In the supporting affidavit sworn by an operative of the EFCC attached to the case it was stated that the investigation team received intelligence regarding alleged nefarious activities, including money laundering and terrorism financing, on the Binance cryptocurrency exchange platform.

After the Nigerian government's crackdown on crypto exchanges, Binance announced its exit from Nigeria last week, discontinuing all naira services starting from March 8. Although, apparently, this wasn't enough for the Nigerian authorities to bury the hatchet.  Reportedly, they are now asking Binance to provide info on its top 100 users in the country, including all transaction history for the past six months, and resolve any outstanding tax liabilities.

Some users also expressed concern on Twitter that the crypto exchange has restricted at least 281 accounts belonging to Nigerian residents due to suspected “money laundering” activities. This comes as some other netizens react to the discontinuation of the BTCNGN pair on TradingView.

In addition to this, it has been reported that the country might seek to impose a $10 billion fine on the exchange because it “really messed up” Nigeria’s economy, according to the president's leading advisor, Bayo Onanuga. Sources say this is not a final fee, and the sum may change during negotiations.

In the last days of February, it was first reported that Nigeria’s Department of State Security detained two Binance senior executives; the government later confirmed that it made two arrests without providing the detainees' identities. It has since been revealed that Tigran Gambaryan, the head of Binance’s criminal investigations team, and Nadeem Anjarwalla, Binance's Kenya-based regional manager for Africa, have been detained at a guest house in Abuja without passports or phones since February 26, arguably being held as well-treated hostages. At the time of writing there has been no confirmation of whether the two face legal charges, but according to the Financial Times, a court order allowed Nigeria’s anti-corruption agency to detain both Binance executives for 14 days (which have already passed). 

“While it is inappropriate for us to comment on the substance of the claims at this time, we can say that we are working collaboratively with Nigerian authorities to bring Nadeem and Tigran back home safely to their families.”

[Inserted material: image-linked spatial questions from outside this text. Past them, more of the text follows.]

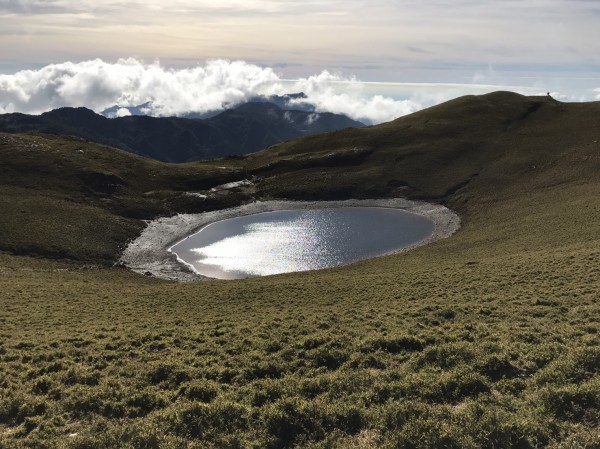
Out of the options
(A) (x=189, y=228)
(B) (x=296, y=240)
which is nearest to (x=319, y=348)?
(B) (x=296, y=240)

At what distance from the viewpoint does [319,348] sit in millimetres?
Result: 20578

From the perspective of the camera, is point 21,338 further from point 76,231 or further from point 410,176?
point 410,176

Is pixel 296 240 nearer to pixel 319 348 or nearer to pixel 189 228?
pixel 189 228

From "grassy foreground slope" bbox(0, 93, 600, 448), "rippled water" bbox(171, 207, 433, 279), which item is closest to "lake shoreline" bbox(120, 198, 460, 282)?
"rippled water" bbox(171, 207, 433, 279)

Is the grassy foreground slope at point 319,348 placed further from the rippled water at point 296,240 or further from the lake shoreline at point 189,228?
the rippled water at point 296,240

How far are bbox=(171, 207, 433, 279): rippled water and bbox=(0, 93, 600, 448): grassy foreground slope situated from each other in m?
11.2

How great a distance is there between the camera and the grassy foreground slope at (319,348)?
1348 cm

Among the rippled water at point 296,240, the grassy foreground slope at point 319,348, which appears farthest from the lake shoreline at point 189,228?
the grassy foreground slope at point 319,348

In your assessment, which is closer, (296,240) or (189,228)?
(296,240)

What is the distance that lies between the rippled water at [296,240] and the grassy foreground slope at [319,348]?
11.2m

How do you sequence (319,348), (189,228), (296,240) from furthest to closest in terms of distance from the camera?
(189,228) → (296,240) → (319,348)

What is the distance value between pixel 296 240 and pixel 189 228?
2735 cm

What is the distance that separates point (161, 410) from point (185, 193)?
9995 centimetres

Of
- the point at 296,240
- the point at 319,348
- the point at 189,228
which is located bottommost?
the point at 296,240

It is reported that neither the U.S. nor the British authorities are being particularly proactive in trying to free the duo. However, they are likely to be released if Binance provides the authorities with the information (and money) it wants. 

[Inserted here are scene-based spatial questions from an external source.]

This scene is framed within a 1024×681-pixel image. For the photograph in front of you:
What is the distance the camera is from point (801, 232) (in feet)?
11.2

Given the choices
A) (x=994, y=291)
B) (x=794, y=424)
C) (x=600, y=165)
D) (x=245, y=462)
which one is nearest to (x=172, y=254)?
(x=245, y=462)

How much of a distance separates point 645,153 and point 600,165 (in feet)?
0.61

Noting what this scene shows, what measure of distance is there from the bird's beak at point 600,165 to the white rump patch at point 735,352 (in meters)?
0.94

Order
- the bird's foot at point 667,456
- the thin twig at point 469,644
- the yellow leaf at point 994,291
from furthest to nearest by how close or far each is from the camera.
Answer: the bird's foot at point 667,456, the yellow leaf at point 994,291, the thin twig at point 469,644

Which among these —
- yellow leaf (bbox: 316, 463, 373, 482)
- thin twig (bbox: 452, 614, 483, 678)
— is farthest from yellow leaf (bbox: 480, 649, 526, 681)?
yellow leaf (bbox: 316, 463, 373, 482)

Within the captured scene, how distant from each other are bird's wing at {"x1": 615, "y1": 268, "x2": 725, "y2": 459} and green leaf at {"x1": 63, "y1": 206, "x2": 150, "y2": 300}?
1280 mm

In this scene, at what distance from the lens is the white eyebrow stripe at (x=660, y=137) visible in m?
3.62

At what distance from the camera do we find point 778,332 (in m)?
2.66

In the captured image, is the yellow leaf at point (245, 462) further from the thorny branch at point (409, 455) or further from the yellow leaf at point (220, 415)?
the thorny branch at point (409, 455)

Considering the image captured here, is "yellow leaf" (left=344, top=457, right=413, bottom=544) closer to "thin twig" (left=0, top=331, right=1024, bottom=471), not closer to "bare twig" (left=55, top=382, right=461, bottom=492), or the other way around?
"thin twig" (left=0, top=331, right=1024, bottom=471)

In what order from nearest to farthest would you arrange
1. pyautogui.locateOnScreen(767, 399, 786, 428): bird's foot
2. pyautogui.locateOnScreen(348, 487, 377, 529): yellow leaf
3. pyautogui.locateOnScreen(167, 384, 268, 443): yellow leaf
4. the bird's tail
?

The Nigerian government believes that crypto exchanges accelerated the rapid devaluation of the naira, establishing a ‘black-market’ price for the local currency and thus undermining government efforts to stabilize it. Onanuga even accused Binance of "blatantly setting exchange rate for Nigeria, hijacking CBN role."

Within a few days of this statement, the country decided to ban crypto exchange websites. The governor of the Central Bank of Nigeria later claimed that local authorities, including an anti-corruption agency, the police and a national security adviser, are currently investigating cryptocurrency exchanges. Special mention was made of Binance Nigeria, which authorities allege handled $26 billion dollars of funds from sources and users that they cannot adequately identify.

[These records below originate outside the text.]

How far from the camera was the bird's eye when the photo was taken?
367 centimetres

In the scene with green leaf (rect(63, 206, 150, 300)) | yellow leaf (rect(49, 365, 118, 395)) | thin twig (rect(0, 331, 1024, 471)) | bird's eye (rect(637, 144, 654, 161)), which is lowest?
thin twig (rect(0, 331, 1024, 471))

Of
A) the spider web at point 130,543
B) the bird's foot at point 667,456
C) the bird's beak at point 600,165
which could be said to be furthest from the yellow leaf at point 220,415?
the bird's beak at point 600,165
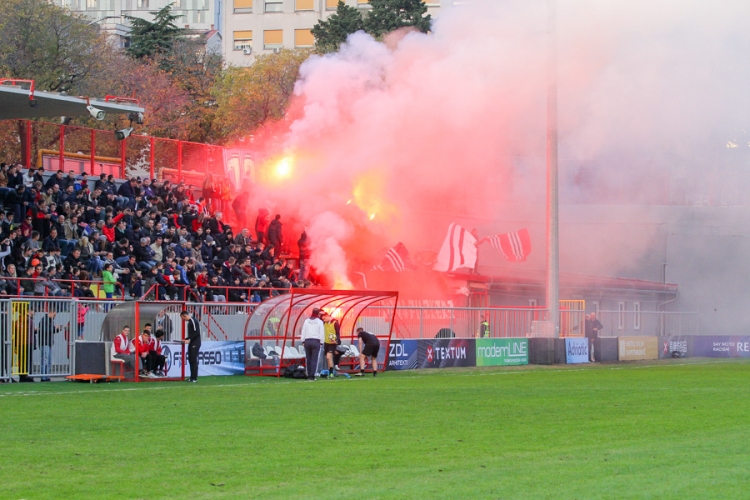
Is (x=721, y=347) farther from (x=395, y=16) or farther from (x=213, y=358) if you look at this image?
(x=395, y=16)

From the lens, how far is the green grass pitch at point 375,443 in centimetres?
878

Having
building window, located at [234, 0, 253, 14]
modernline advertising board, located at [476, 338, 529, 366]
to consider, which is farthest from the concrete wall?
building window, located at [234, 0, 253, 14]

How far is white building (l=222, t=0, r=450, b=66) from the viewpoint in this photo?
94.6m

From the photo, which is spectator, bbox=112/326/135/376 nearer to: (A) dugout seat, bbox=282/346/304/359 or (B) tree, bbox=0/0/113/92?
(A) dugout seat, bbox=282/346/304/359

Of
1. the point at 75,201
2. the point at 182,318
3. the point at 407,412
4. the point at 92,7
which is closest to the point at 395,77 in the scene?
the point at 75,201

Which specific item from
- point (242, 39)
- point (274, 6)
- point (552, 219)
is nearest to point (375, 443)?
point (552, 219)

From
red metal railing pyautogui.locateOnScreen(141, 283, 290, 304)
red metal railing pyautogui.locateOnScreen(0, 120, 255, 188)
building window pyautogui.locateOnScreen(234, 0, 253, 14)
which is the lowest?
red metal railing pyautogui.locateOnScreen(141, 283, 290, 304)

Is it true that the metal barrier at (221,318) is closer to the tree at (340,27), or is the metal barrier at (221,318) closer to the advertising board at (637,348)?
the advertising board at (637,348)

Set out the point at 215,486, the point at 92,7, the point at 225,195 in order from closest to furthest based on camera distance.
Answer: the point at 215,486
the point at 225,195
the point at 92,7

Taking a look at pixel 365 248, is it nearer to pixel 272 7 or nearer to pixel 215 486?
pixel 215 486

After the recent deactivation of all trading pairs involving the Nigerian naira (NGN) on Binance, local users have reportedly turned to direct peer-to-peer (P2P) trading on social platforms like Telegram and WhatsApp. It is reported that the current exchange rate for 1 USDT set by these users falls between 1550 and 1600.

Meanwhile, Nigerian crypto enthusiasts have responded with mockery to the authorities' attempts to curb the downward trend of the naira. They argue that banning exchanges like Binance and even revoking the operational licenses of 4173 Bureau de Change (BDC) operators has not led to any tangible improvements in the stability of the local currency.

The Nigerian methods might seem a bit barbaric in the eyes of the modern world, but they could quite possibly be effective. It is unclear what the Nigerian authorities will do if they get the information requested, but there could be legal consequences not only for the exchange but for its users as well. We will continue to observe the situation.